Romania is still facing a crisis of organ donors.
In the past few years, their number has dropped almost five times. Consequently, the number of transplants also decreased from several hundreds in the past years to several dozens at present. A lack of transparency in the system has been signaled, and there are suspicions of organ trafficking, of some patients being left to die in order for other patients to live. Moreover, suspicions have also been fuelled by the fact that many organ transplantations beneficiaries were rich people, while poor patients, although on the waiting list for years, stood zero chances of receiving an organ. These are apparently the reasons for a low interest in organ donation in Romania.
More than 500 patients in need of an organ died in Romania last year alone. In 2016 Romania was the last but one in Europe in terms of number of organ donors per one million inhabitants. This year, 102 kidney transplants, 46 liver transplants, 3 lung transplants and 5 heart transplants have been performed in Romania, while Hungary has reported 60 heart transplants since the start of the year. So, the number of transplants performed in Romania is way too small given the large number of sick people, says Anca Baculea, head of the National Transplant Agency:
Anca Baculea: “Indeed, the number of transplant surgeries has dropped significantly in the past two years, following a decrease in the number of brain dead donors. For this reason, we have had meetings with transplant coordinators and anaesthetists, who are tasked with identifying possible brain dead donors, in order to find the reasons behind this sharp decrease. Probably, one of the strongest reasons is the lack of the family’s consent for organ donation, and this may also be a consequence of the negative media reports in the previous years. This is why we’ve decided we should collaborate with the media and have professionals in the field explain the situation in TV and radio shows, raise awareness of this problem and make people understand that organ donation, under terribly difficult and painful circumstances, is a noble gesture that can save many lives.”
In Romania, out of the total 41 medical units that hold the license for transplants, only 11 have performed such surgeries this year. Anca Baculea has voiced concern that, in spite of the fact that 160 potential donors have been identified this year, the organs of only 59 patients have been procured, with the other patients not being eligible or the family refusing to give their consent.
== == ==
Print the passage of the text on organ donation in Romania from "Romania is still" to "donation in Romania.".

Data excerpts
== == ==
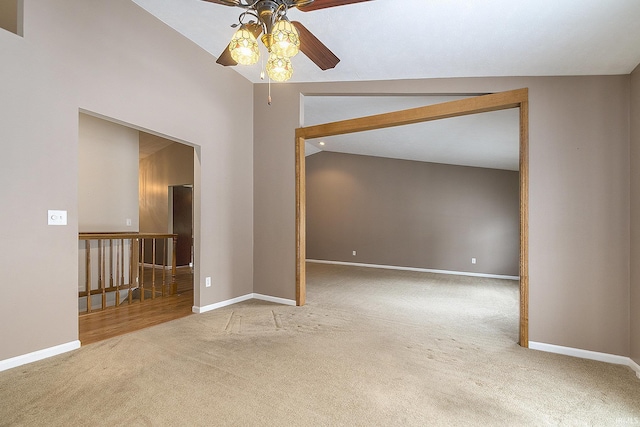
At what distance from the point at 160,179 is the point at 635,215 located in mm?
8605

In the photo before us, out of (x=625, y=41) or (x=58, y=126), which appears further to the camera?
(x=58, y=126)

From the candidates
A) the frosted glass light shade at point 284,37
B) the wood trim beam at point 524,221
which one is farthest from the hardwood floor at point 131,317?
the wood trim beam at point 524,221

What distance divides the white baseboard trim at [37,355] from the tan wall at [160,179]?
5.25 m

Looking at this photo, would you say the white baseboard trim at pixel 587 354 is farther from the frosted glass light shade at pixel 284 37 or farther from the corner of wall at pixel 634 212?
the frosted glass light shade at pixel 284 37

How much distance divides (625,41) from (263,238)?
405cm

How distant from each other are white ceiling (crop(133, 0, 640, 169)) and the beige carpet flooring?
2489 millimetres

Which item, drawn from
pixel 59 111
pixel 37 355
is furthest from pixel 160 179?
pixel 37 355

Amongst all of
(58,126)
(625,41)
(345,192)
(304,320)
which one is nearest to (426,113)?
(625,41)

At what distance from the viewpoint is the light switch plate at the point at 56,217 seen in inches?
99.0

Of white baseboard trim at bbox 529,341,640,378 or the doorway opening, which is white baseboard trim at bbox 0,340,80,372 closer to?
the doorway opening

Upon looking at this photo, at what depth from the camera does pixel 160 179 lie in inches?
314

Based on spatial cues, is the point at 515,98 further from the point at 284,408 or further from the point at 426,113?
the point at 284,408

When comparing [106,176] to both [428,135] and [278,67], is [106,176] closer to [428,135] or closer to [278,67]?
[278,67]

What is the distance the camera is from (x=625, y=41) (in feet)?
7.37
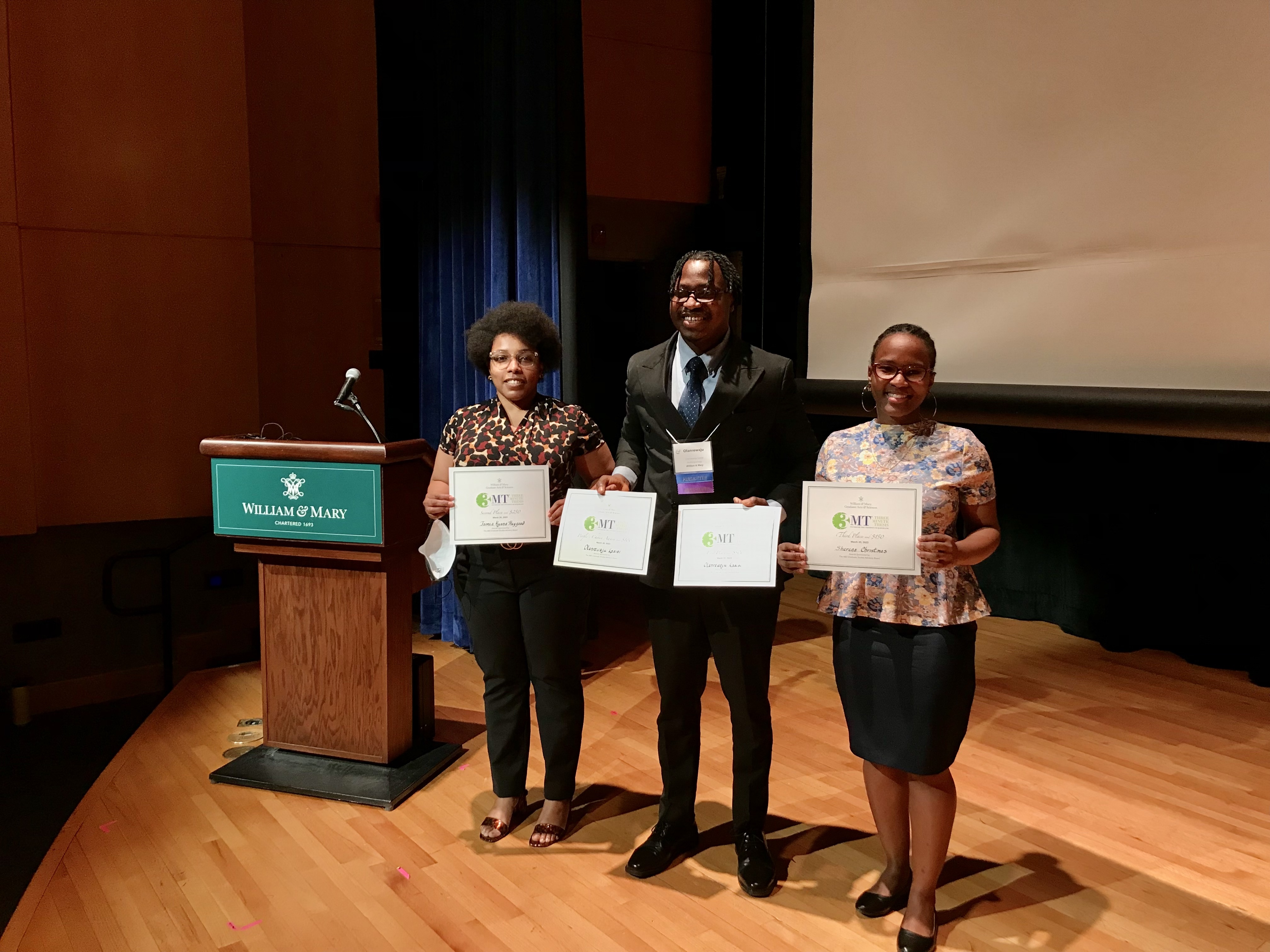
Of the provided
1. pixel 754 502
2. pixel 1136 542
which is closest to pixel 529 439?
pixel 754 502

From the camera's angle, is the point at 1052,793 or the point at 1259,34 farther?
the point at 1052,793

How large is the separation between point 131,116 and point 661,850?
3565mm

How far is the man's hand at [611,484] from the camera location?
2.28m

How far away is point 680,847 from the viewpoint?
2.55 meters

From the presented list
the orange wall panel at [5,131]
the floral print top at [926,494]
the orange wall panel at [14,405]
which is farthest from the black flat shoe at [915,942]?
the orange wall panel at [5,131]

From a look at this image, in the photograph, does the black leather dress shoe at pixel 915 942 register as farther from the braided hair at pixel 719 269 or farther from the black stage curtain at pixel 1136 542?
the black stage curtain at pixel 1136 542

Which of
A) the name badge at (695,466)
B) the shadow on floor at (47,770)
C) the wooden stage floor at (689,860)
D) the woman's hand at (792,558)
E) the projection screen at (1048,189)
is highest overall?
the projection screen at (1048,189)

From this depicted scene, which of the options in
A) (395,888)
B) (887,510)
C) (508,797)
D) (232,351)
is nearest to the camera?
(887,510)

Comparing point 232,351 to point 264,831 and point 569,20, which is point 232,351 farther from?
point 264,831

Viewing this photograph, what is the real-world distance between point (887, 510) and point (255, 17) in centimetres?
398

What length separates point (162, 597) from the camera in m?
4.33

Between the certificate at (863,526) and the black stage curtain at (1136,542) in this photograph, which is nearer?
the certificate at (863,526)

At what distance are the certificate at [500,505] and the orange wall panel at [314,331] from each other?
2446 mm

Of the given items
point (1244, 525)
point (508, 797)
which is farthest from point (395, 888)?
point (1244, 525)
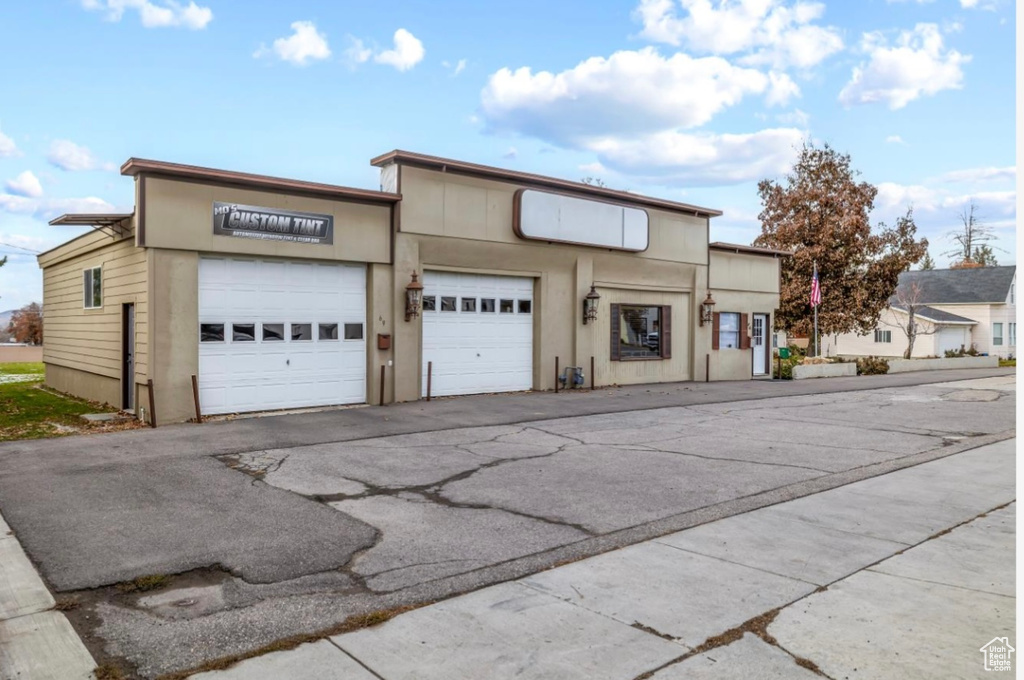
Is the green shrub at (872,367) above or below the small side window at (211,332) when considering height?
below

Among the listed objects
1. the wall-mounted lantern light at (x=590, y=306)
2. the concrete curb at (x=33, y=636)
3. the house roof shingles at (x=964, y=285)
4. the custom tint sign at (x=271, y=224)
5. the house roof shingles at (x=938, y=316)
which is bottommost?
the concrete curb at (x=33, y=636)

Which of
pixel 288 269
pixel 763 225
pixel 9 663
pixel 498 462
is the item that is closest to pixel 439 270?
pixel 288 269

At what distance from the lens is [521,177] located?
15.6 meters

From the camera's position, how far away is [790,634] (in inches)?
151

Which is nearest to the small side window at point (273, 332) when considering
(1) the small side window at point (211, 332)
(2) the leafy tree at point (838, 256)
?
(1) the small side window at point (211, 332)

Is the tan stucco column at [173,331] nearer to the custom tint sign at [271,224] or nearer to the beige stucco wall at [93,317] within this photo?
the beige stucco wall at [93,317]

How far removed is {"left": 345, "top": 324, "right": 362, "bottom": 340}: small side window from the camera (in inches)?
530

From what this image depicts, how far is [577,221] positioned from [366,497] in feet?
36.9

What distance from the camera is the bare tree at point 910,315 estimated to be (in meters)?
36.5

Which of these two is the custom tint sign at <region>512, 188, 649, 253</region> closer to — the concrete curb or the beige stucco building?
the beige stucco building

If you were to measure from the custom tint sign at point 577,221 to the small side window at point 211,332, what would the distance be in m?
6.74

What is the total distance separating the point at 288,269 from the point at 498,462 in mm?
6388

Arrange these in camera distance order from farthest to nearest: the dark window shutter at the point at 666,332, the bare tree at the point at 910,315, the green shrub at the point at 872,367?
1. the bare tree at the point at 910,315
2. the green shrub at the point at 872,367
3. the dark window shutter at the point at 666,332

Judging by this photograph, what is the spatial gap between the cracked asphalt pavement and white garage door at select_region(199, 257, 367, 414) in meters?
1.10
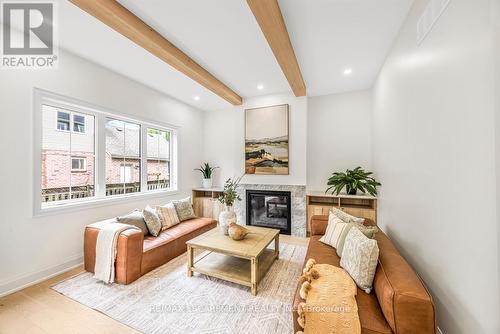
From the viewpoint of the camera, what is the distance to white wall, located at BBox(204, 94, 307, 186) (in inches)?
158

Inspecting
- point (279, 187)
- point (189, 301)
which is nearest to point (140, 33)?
point (189, 301)

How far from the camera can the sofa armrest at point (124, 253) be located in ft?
7.20

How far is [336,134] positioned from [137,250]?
399 centimetres

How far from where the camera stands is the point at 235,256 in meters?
2.33

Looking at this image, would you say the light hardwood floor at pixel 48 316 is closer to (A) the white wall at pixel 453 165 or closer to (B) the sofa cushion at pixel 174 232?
(B) the sofa cushion at pixel 174 232

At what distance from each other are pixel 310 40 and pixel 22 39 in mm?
3258

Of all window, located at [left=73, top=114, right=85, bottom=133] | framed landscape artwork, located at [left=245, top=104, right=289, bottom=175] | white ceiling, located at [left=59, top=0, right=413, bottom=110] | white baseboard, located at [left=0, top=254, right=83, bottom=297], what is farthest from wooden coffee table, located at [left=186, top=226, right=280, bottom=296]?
white ceiling, located at [left=59, top=0, right=413, bottom=110]

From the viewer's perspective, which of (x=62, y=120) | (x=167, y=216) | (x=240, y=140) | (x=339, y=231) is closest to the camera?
(x=339, y=231)

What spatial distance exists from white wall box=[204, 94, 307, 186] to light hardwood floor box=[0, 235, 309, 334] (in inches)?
125

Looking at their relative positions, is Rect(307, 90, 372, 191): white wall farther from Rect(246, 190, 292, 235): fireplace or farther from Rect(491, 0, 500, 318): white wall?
Rect(491, 0, 500, 318): white wall

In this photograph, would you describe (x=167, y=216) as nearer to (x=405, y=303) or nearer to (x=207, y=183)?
(x=207, y=183)

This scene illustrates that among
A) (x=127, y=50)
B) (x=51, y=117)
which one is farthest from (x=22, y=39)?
(x=127, y=50)

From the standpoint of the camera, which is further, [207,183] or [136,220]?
[207,183]

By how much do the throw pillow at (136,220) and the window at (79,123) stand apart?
== == ==
**Expected answer**
Romania is still facing a crisis of organ donors.
In the past few years, their number has dropped almost five times. Consequently, the number of transplants also decreased from several hundreds in the past years to several dozens at present. A lack of transparency in the system has been signaled, and there are suspicions of organ trafficking, of some patients being left to die in order for other patients to live. Moreover, suspicions have also been fuelled by the fact that many organ transplantations beneficiaries were rich people, while poor patients, although on the waiting list for years, stood zero chances of receiving an organ. These are apparently the reasons for a low interest in organ donation in Romania.